I’ve mentioned Dickens a couple of times so far – his “club for tom cats” jibe at Barnard’s Inn, as well as his use of what is now Nancy’s Steps on the Bankside end of London Bridge, and soon you’ll see what he had to say about Staple’s Inn. Near Union St in Bankside there is Copperfield St, the Dickens primary school and the Charles Dickens pub. He came from Chatham and lived in Rochester, where he set some of his novels, but he also lived and worked in Holborn. There is a Dickens House and Museum in 48 Doughty St WC1, just off Grays Inn Rd , where he lived for two years. While there he finished the Pickwick Papers and wrote Oliver Twist and Nicholas Nickleby. To remind himself of his roots, he installed a grille from the Marshalsea Prison where his father was imprisoned for a year for debt. There’s also a Dickens House at 15 Took’s Court, behind Furnival St, but I can’t find out why.

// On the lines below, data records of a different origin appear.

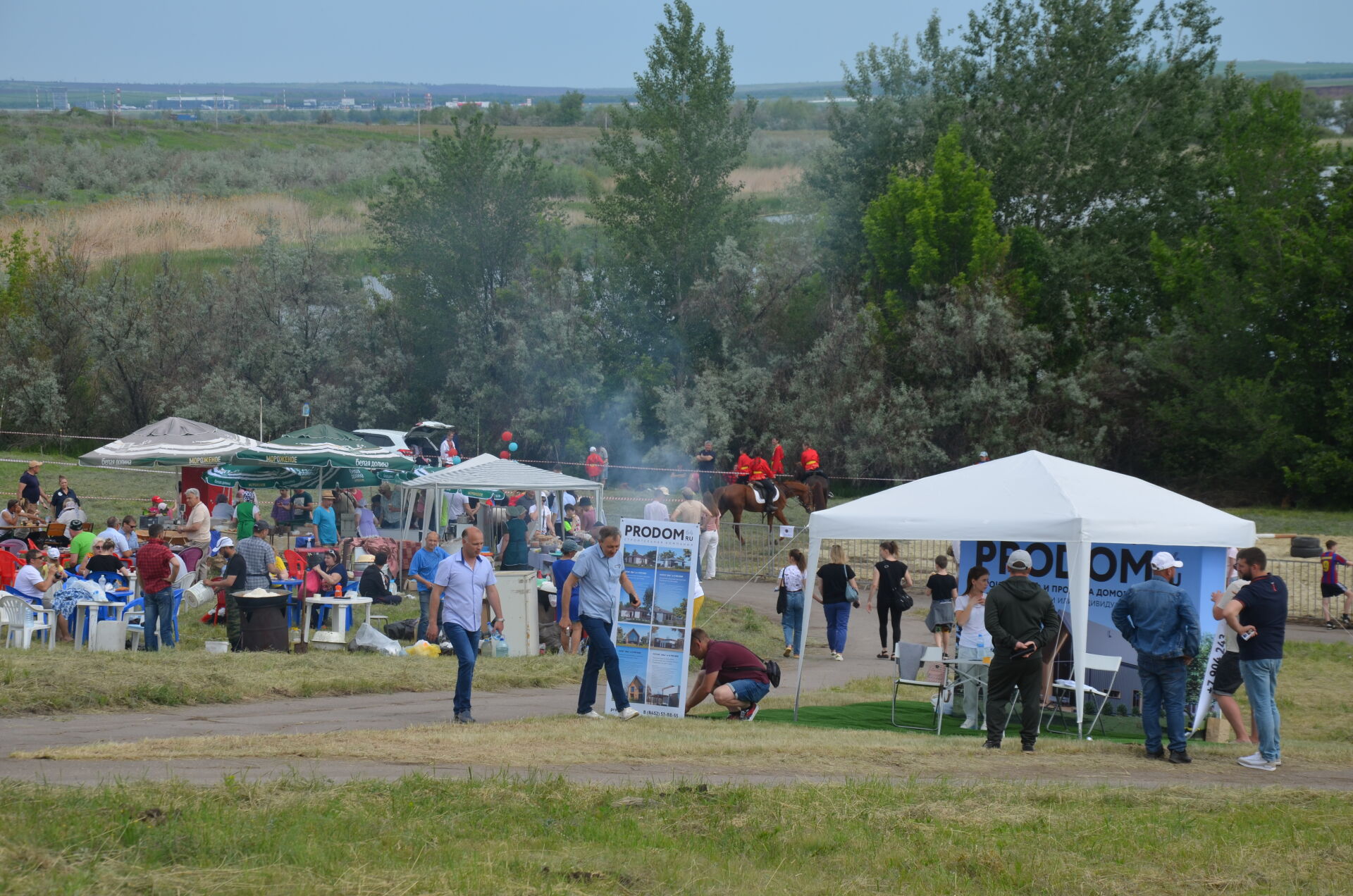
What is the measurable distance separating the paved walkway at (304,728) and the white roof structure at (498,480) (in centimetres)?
581

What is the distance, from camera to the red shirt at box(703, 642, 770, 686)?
12.6 meters

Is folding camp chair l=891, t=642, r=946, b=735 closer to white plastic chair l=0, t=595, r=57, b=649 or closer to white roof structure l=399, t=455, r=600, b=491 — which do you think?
white roof structure l=399, t=455, r=600, b=491

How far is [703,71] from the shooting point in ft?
150

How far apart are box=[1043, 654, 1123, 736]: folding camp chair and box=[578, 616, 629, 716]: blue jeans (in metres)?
4.26

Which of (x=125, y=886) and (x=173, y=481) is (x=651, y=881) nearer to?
(x=125, y=886)

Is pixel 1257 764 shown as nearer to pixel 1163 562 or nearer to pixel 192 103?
pixel 1163 562

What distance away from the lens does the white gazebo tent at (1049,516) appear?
12.1 m

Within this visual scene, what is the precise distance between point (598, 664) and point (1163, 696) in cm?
488

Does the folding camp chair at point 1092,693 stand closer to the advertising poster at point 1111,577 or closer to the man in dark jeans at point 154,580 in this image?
the advertising poster at point 1111,577

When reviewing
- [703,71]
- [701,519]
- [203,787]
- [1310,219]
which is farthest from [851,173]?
[203,787]

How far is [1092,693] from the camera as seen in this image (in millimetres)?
13500

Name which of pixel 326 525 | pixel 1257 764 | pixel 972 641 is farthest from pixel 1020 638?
pixel 326 525

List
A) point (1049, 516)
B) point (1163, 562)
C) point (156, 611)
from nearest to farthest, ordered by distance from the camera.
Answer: point (1163, 562) → point (1049, 516) → point (156, 611)

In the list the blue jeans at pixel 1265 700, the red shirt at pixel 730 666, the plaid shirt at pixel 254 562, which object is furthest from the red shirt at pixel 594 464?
the blue jeans at pixel 1265 700
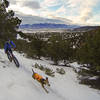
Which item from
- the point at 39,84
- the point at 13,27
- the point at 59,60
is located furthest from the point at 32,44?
the point at 39,84

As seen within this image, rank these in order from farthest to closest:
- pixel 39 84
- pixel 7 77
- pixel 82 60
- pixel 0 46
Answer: pixel 0 46 < pixel 82 60 < pixel 39 84 < pixel 7 77

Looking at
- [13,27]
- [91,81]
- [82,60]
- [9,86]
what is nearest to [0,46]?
[13,27]

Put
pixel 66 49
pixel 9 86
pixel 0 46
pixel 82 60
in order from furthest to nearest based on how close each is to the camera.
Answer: pixel 66 49, pixel 0 46, pixel 82 60, pixel 9 86

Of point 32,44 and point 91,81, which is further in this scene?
point 32,44

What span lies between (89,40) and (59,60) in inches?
621

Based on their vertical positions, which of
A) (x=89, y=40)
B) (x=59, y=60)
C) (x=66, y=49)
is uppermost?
(x=89, y=40)

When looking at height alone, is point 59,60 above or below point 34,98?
below

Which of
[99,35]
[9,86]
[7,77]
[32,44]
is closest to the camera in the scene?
[9,86]

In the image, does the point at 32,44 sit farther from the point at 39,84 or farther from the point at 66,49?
the point at 39,84

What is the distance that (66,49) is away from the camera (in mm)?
26719

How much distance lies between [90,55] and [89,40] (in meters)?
1.47

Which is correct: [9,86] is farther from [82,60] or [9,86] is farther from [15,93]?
[82,60]

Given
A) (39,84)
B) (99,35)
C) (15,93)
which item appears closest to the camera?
(15,93)

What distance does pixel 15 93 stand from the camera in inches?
194
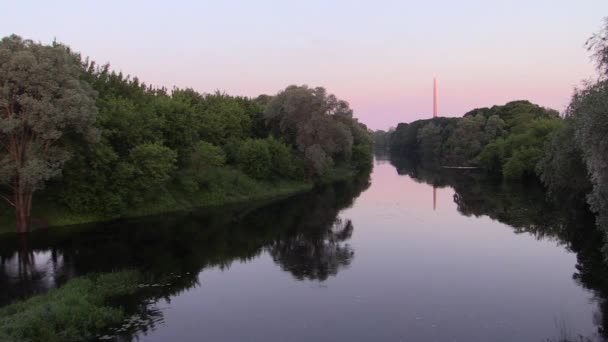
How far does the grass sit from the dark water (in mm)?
1242

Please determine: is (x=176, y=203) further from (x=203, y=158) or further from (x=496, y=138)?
(x=496, y=138)

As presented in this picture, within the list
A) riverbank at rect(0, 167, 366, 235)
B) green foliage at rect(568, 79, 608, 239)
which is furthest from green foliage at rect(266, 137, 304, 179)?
green foliage at rect(568, 79, 608, 239)

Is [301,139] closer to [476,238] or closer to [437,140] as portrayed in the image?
[476,238]

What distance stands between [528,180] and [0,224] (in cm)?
6712

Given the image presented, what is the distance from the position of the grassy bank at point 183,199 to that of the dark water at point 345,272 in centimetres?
298

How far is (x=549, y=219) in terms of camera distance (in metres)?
41.0

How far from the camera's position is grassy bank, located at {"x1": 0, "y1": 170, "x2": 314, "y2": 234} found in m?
38.3

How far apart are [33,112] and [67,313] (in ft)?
62.3

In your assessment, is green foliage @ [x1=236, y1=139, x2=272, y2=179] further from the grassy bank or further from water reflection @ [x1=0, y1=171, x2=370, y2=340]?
water reflection @ [x1=0, y1=171, x2=370, y2=340]

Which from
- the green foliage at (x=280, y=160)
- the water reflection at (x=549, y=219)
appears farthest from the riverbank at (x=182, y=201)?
the water reflection at (x=549, y=219)

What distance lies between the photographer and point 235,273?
26.8m

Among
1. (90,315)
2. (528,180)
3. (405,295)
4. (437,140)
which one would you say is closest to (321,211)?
(405,295)

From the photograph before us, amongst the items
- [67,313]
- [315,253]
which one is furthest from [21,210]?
[315,253]

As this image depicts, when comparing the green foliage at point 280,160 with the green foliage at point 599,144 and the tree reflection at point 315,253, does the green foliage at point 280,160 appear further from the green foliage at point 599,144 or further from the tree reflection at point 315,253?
the green foliage at point 599,144
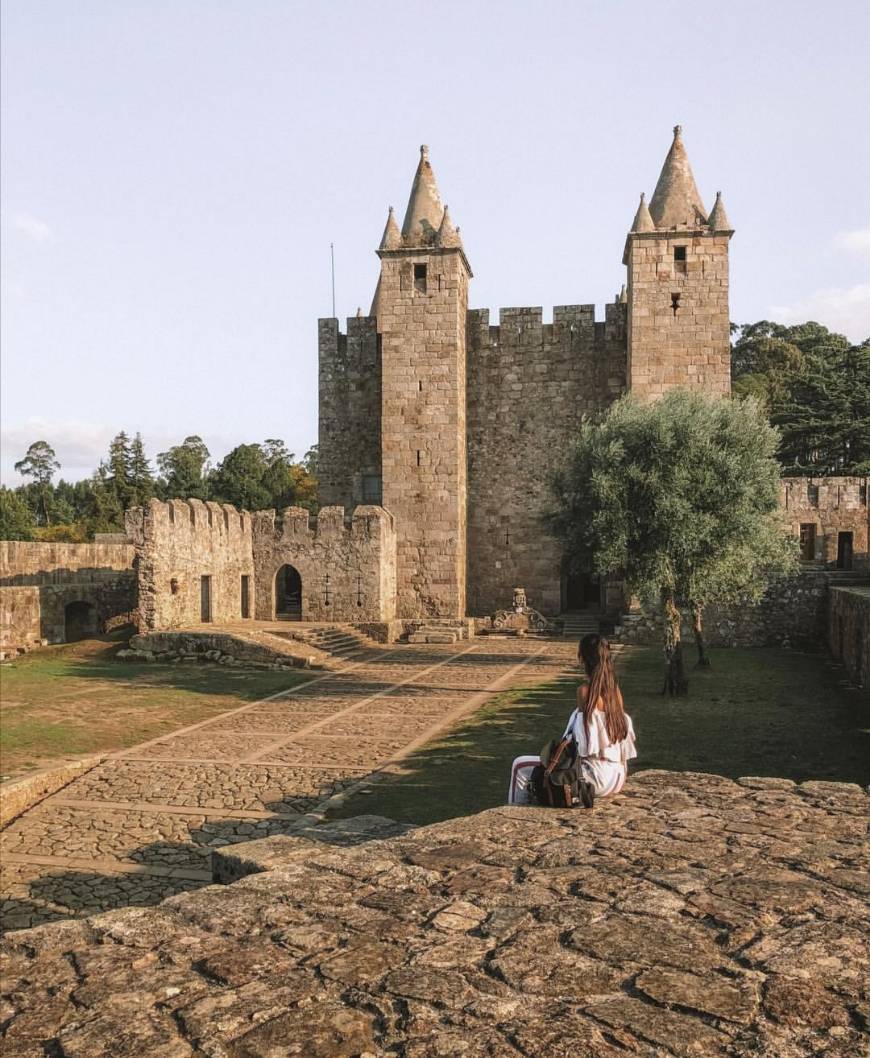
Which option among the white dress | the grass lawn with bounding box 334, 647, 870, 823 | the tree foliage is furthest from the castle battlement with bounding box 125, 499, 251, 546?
the tree foliage

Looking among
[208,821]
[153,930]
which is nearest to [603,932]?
[153,930]

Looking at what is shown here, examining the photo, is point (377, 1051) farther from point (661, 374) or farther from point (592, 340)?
point (592, 340)

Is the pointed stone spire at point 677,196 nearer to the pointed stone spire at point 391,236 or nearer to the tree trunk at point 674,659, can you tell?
the pointed stone spire at point 391,236

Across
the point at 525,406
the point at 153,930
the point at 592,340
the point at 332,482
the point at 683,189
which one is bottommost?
the point at 153,930

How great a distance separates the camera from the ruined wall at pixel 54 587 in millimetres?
22641

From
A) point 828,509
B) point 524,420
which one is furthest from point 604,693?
point 828,509

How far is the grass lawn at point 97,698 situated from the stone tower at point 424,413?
337 inches

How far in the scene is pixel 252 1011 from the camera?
3004 mm

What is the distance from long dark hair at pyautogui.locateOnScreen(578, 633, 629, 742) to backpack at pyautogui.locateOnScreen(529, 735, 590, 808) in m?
0.16

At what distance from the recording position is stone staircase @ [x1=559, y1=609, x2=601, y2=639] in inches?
1021

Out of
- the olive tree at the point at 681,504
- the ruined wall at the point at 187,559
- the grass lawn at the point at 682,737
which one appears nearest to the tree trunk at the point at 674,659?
the olive tree at the point at 681,504

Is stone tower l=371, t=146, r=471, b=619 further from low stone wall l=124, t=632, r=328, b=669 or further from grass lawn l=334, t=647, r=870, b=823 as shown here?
grass lawn l=334, t=647, r=870, b=823

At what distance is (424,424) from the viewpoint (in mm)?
27234

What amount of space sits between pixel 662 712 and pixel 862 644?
382 centimetres
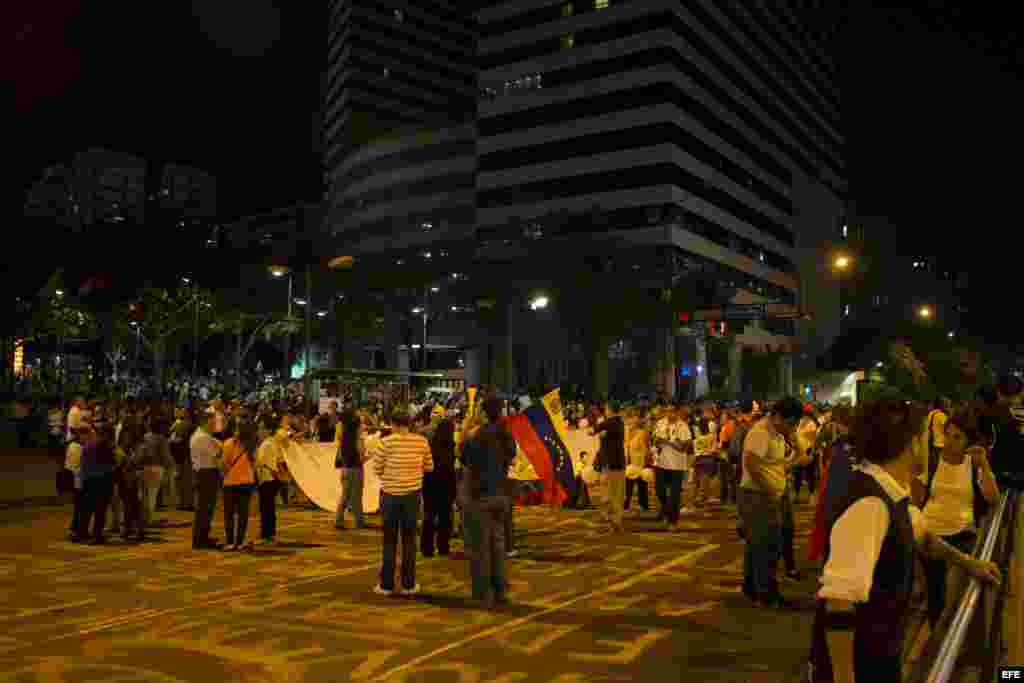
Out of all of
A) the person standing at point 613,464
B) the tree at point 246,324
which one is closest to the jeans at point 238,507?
the person standing at point 613,464

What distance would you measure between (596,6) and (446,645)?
80349mm

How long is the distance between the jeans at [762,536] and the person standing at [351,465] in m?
6.78

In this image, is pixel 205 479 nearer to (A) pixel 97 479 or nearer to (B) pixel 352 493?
(A) pixel 97 479

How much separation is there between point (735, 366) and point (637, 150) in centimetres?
2080

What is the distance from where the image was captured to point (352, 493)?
13.9 meters

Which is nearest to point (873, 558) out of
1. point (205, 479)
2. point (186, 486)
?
point (205, 479)

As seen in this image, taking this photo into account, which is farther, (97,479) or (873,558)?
(97,479)

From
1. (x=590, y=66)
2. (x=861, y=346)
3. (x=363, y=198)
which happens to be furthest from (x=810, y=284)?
(x=363, y=198)

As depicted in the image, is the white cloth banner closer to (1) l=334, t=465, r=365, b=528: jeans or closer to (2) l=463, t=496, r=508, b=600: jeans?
(1) l=334, t=465, r=365, b=528: jeans

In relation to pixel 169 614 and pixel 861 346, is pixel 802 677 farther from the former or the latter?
pixel 861 346

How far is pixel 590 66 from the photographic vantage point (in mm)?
79812

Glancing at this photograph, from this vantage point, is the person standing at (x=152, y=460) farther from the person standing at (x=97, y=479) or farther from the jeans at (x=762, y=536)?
the jeans at (x=762, y=536)

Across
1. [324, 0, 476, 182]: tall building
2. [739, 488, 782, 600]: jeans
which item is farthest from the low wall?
[324, 0, 476, 182]: tall building

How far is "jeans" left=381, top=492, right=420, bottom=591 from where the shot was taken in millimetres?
9172
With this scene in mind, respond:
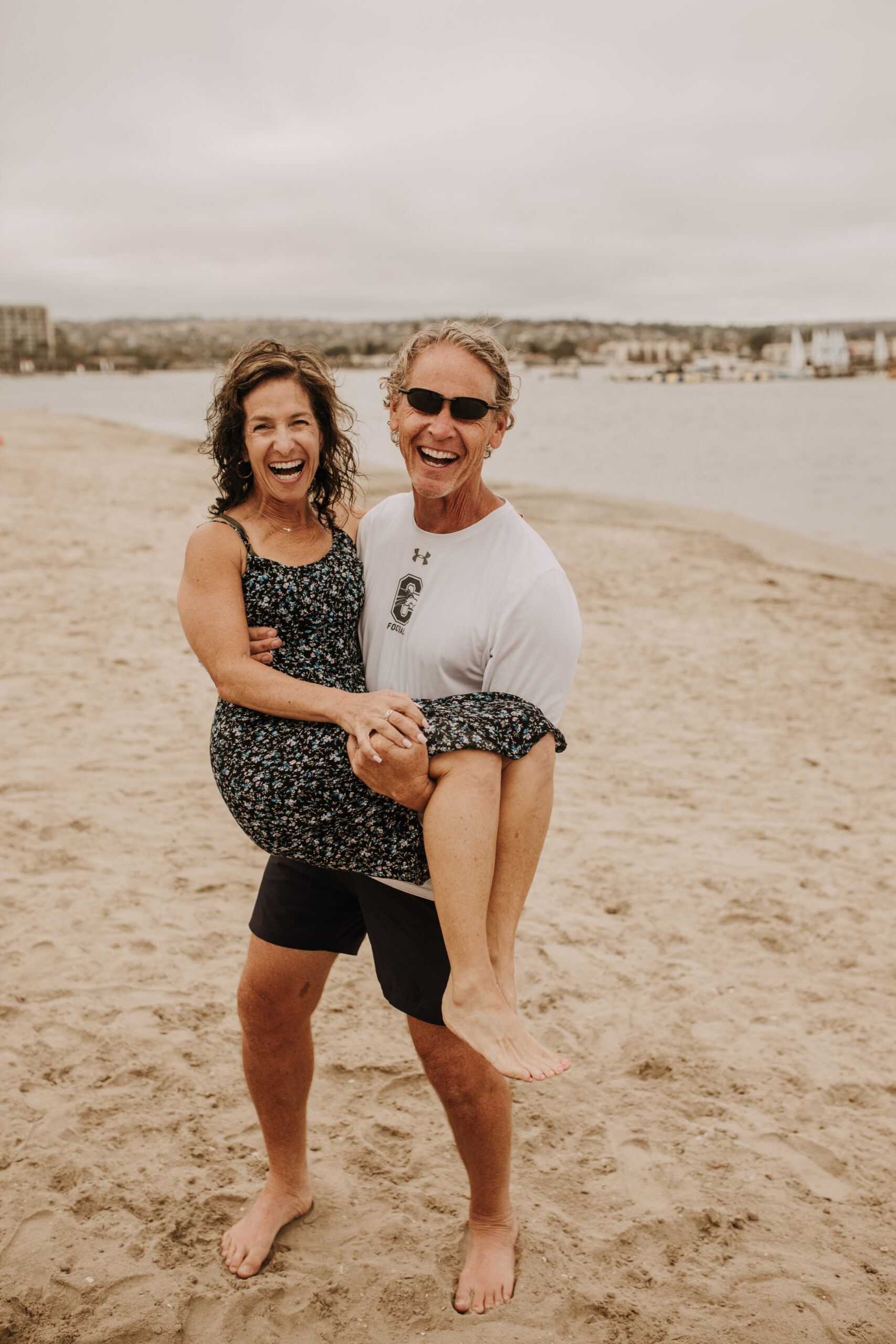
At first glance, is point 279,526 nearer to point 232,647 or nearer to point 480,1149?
point 232,647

Just behind Holborn Tube station is the Old Curiosity Shop. It’s a Tudor building and if it was thought old in Dickens’ time, then it’s 100yrs older now. Why someone would want to sell antique shoes is beyond me, but that’s what the owner does. A very quiet little street in the middle of the London School of Economics (LSE).
His first job on leaving school was as a legal clerk in Grays Inn and he chose that office as the set for Mr Phunky in one of the Pickwick tales. When he married he and his new wife lived in Furnivals Inn, which was demolished and replaced by the Prudential building on Holborn at the end of the 19th Century. This bust, left, and a plaque on the wall of the Pru, record Dickens’ stay in the former building.
The picture below is of Wine Office Court, off Fleet St. Dickens uses it in A Tale of Two Cities, but it was a well-known lane on the route to see Dr Johnson, the poet, literary critic and lexicographer, whose house even now is signposted from here, as well as from New Fetter Lane. Dickens also visited the Old Cheshire Cheese pub in this lane.
This picture below is of Inner Temple Fountain off Fleet St. Dickens mentions it fondly in Barnaby Rudge where “a vagrant ray of sunlight patches the shade of tall houses” and it’s a meeting place for Ruth and Tom in Martin Chuzzlewit.